### Written instruction
In the data between the line holding "Which among" and the end, inclusive, switch every "furthest" to "farthest" and reproduce those lines with nothing else altered.

### Record set
** Begin **
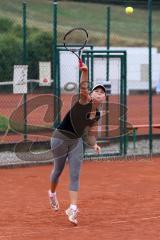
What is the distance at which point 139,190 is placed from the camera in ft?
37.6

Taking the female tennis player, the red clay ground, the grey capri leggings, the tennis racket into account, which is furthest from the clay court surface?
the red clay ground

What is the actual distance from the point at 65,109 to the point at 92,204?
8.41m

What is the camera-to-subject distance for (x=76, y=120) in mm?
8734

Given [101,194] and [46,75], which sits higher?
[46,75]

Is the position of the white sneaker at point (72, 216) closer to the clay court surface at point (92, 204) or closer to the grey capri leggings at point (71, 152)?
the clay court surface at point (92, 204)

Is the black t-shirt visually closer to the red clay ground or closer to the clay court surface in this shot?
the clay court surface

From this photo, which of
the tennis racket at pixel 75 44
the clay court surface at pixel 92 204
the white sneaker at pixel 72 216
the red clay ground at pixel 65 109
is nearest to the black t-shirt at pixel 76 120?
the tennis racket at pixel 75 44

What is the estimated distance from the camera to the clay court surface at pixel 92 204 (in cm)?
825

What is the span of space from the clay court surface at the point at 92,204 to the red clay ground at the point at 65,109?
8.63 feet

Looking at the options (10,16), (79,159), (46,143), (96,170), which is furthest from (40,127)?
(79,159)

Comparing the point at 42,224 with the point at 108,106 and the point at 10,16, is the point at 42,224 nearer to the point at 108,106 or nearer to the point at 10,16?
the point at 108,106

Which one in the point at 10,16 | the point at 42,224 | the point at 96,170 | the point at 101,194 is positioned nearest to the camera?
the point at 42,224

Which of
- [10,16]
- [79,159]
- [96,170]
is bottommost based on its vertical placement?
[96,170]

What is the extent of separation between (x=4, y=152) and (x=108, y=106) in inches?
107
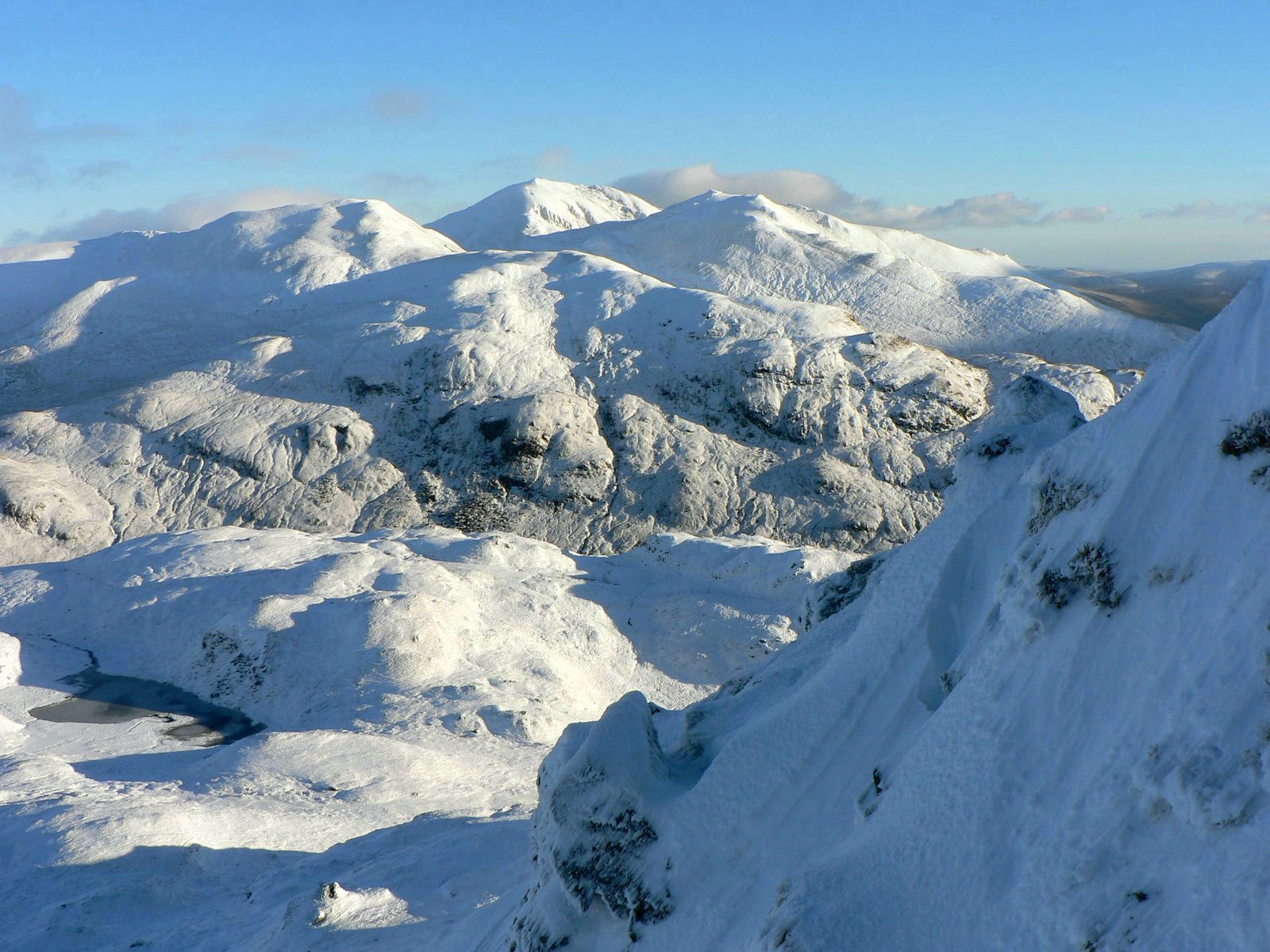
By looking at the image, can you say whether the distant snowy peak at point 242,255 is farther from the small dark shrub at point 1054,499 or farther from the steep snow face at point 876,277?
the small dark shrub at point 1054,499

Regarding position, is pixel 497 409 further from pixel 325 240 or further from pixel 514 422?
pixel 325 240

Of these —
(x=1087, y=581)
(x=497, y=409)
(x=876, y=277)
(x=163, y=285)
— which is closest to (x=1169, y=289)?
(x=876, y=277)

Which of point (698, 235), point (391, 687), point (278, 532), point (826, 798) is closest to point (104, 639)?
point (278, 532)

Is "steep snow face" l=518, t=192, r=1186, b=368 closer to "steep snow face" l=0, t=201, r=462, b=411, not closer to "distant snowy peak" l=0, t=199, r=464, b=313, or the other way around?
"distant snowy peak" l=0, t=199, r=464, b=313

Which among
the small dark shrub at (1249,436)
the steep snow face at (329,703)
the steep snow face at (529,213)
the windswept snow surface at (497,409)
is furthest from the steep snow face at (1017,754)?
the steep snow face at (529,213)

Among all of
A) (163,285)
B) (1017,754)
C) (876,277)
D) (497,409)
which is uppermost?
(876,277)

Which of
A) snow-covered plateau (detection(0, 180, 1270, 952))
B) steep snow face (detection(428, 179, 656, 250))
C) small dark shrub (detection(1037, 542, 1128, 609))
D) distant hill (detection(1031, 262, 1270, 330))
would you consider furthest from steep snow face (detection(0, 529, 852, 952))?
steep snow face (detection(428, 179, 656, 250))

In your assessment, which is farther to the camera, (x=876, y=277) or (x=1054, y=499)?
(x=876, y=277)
** End **
### Task result
Which among
the small dark shrub at (1249,436)
the steep snow face at (329,703)
the steep snow face at (529,213)
the windswept snow surface at (497,409)
is farthest from the steep snow face at (1017,754)?
the steep snow face at (529,213)

Among all of
A) (163,285)
B) (1017,754)
C) (876,277)
D) (497,409)
which is uppermost?
(876,277)

Which of
A) snow-covered plateau (detection(0, 180, 1270, 952))
B) steep snow face (detection(428, 179, 656, 250))
C) small dark shrub (detection(1037, 542, 1128, 609))
D) distant hill (detection(1031, 262, 1270, 330))
would you consider farthest from steep snow face (detection(0, 529, 852, 952))?
steep snow face (detection(428, 179, 656, 250))

In your assessment, which is farther to the camera, (x=876, y=277) or (x=1054, y=499)?
(x=876, y=277)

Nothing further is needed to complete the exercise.